A function to generate new inputs based on a list of example inputs.
"""
example_inputs_str = '\n'.join(f"- {input}" for input in example_inputs)
return await input_gen_chain.arun(
examples=example_inputs_str, n_inputs=n_inputs
)
Step 3: Generate new inputs for the dataset
Now you can use the Client from LangSmith to access your dataset and generate new inputs for it. Note that unlike paraphrasing, new inputs do not come with corresponding outputs. Therefore, you might need to manually label them or use a separate model to generate the outputs.
In the main function, example_inputs contains a random sample of 5 inputs from your dataset. We then call generate_new_inputs to create 6 new inputs based on these examples.
import random
async def main_input_gen(
client: Client, n_inputs: int, dataset_name: str, sample_size: int = 5
) -> list:
"""
The main function to generate new inputs for a dataset.
"""
dataset = client.read_dataset(dataset_name=dataset_name)
examples = list(client.list_examples(dataset_id=dataset.id))
example_inputs = [next(iter(example.inputs.values())) for example in random.sample(examples, sample_size)]
new_inputs = await generate_new_inputs(example_inputs, n_inputs)
for input in new_inputs:
# As we don't have corresponding outputs for new inputs, we leave outputs as an empty dict.
client.create_example(
inputs={"input": input},
outputs={},
dataset_id=dataset.id,
)
return new_inputs
Now, run the main function to generate new inputs for your dataset.
n_inputs = 6
results = await main_input_gen(client, n_inputs, dataset_name)

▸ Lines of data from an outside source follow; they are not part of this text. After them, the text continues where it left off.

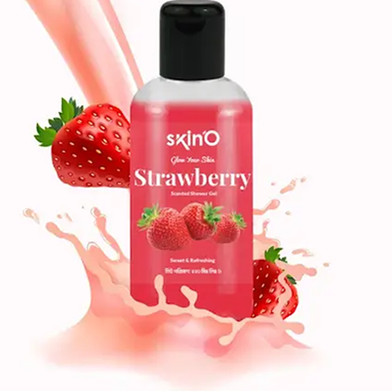 Skino Strawberry Scented Shower Gel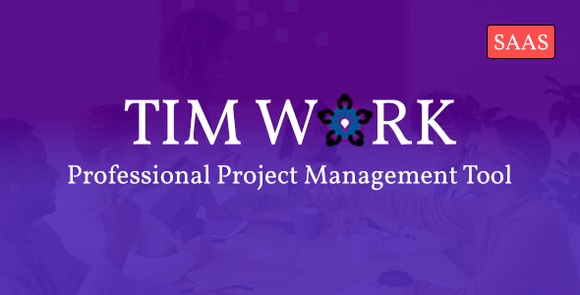 TimWork SaaS Project Management Tool PHP Script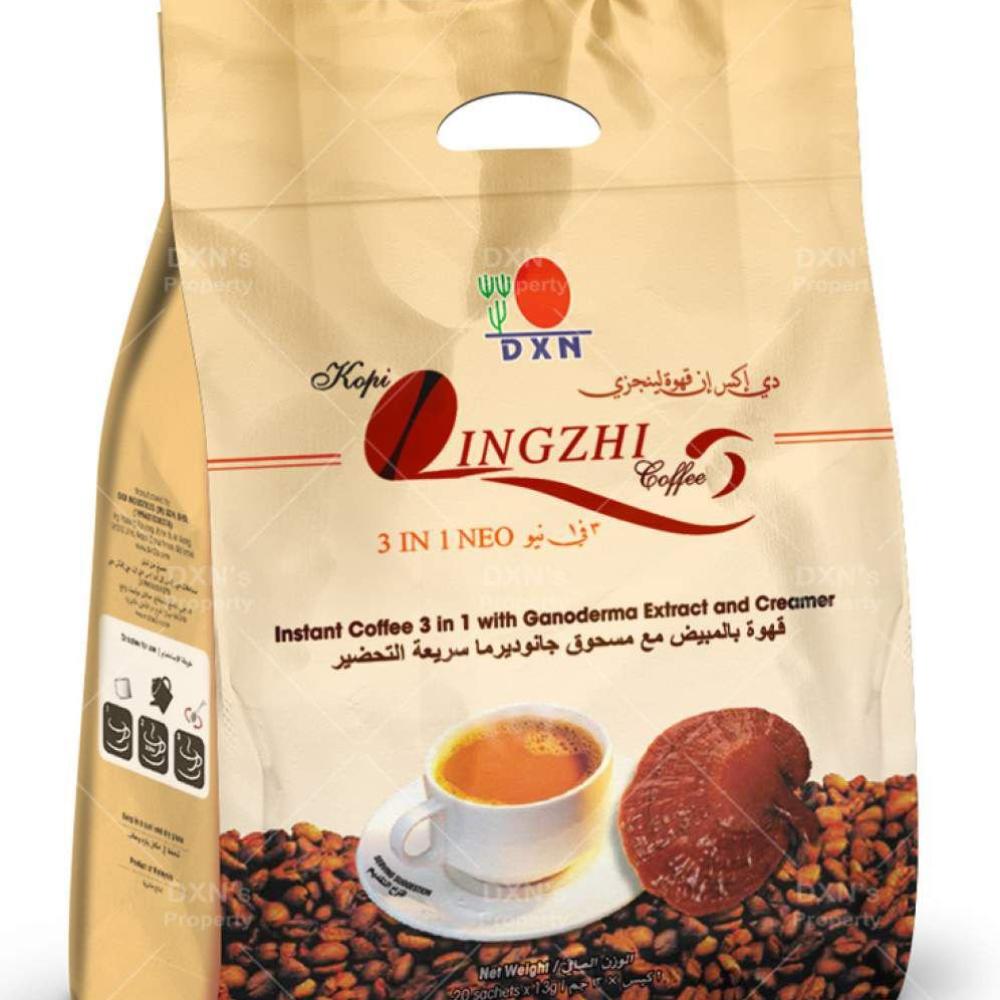 لينجزي قهوة ٣ في ١ نيو بدون سكر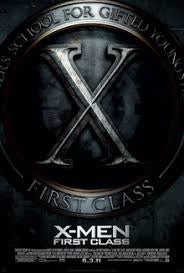 X-MEN FIRST CLASS-DVD/BLURAY NM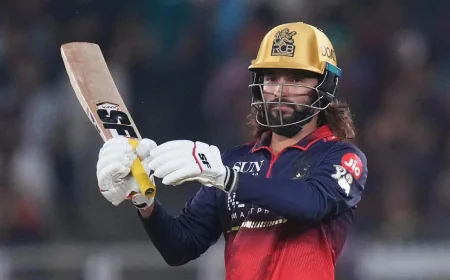 Jason Holder Catch Ends Rajat Patidar’s Stay for RCB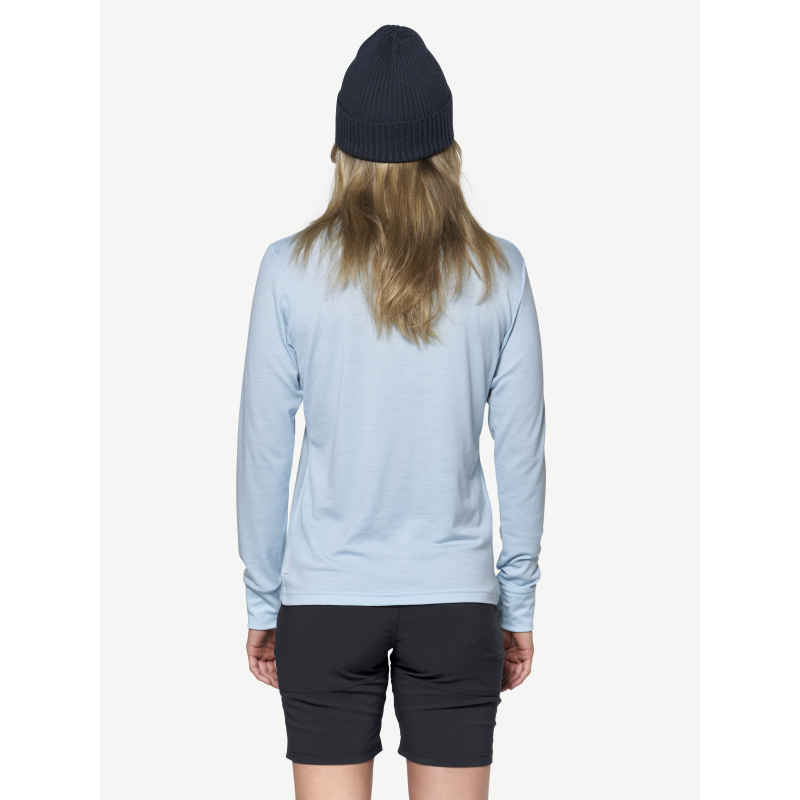Devold Classic LS - T-shirt en laine mérinos femme | Hardloop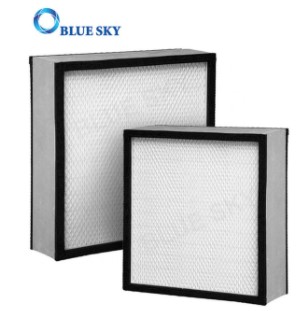 Classification and characteristics of various air filters
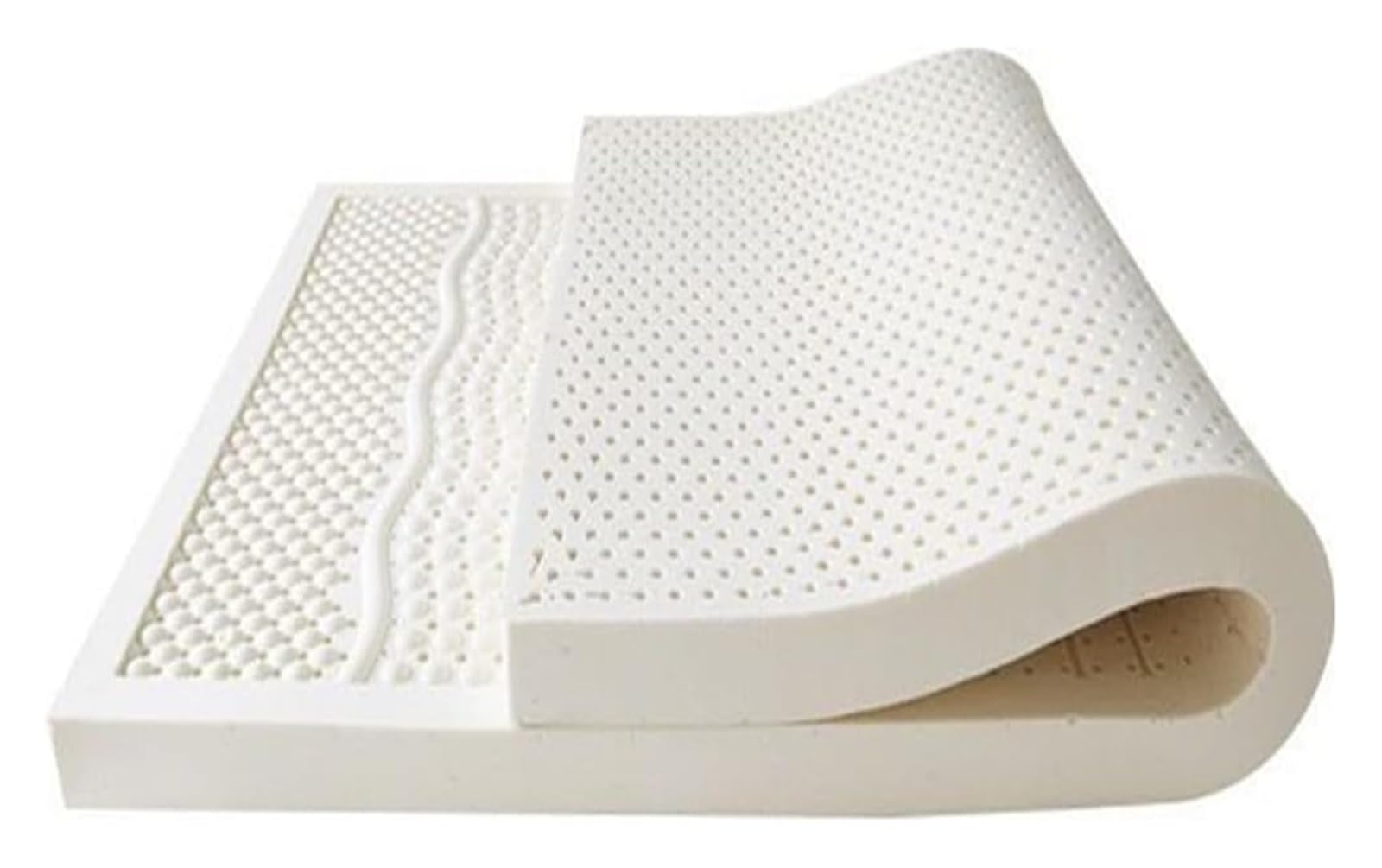 Natural Latex Topper Firm Foam Mattress 100 Natural Latex Topper Collection Super Soft - Full Size 4 Inch
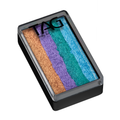 Face Paint 1 Stroke Split Cake - Peacock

Once this is completed, your dataset should be populated with new examples that differ to a greater extend from the original ones.
Considerations
Remember that the quality and relevance of the generated inputs will highly depend on the model and prompt used, and this approach may not be suitable for all use cases. Always verify your generated inputs to ensure they align with the system's context and are appropriate for your application.
By using a combination of paraphrasing, generating new inputs, and other augmentation methods, you can expand and diversify your dataset effectively in the early stages of development to verify whether a feature is technically feasible and robust enough to be deployed in production.